カルナータカ州ハッリゲリ(Halligeri)村でオーガニック農業を営むガンガダールさんは、数千年の昔から民間療法に用いられてきた十数種類の医薬稲を栽培している。
インドには実に50万種類の稲があるとされているが、近年は収入につながりやすい多収穫種の普及により、古来からの品種栽培が衰え始めている。
12月17日付ナブバーラト紙が、こうした市場の傾向に対峙し、従来インドで用いられてきたコメを守ろうという「Save Our Rice」キャンペーンについて報じた。
冒頭のガンガダールさんもキャンペーンに賛同する一人で、「Sahaja Samrudha(自然な生育、という意味)」と名付けられたオーガニック農業経営者のグループに参加している。
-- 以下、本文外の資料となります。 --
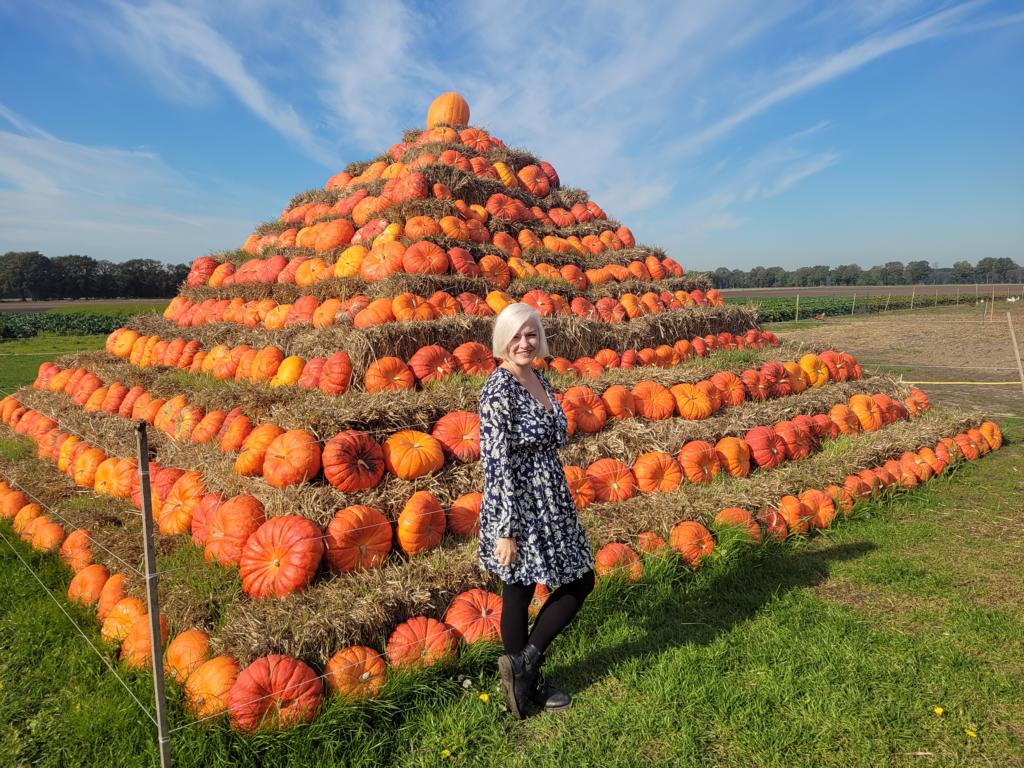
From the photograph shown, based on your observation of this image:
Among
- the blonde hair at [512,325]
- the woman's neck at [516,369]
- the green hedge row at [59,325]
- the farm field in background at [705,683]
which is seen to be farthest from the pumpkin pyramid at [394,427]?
the green hedge row at [59,325]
グループでは水田耕作者らを募り、古代から人々の健康を守ってきた医薬稲の保護を託している。
例えばアンベ・モレ(Ambe More)、カリ・ガジビリ(Kari Gajivili)などの医薬稲は出産直後の女性に、カリ・カラバッタ(Kari Kala Bhatta)はヘルペスの治療に、ドッダ・バイラ・ネル(Dodda Baira Nellu)は胃酸を抑える働きがあるなど、それぞれの稲には効能がある。
「Save Our Rice」キャンペーン議長のクリシュナ・プラサードさんは「法人による農業経営の場合、まずは利益優先という発想になるため、多収穫種が市場を圧巻し始めたらますます(医薬稲などの需要にばらつきのある品種は)危機的状況になるだろう」と危機感を顕にしている。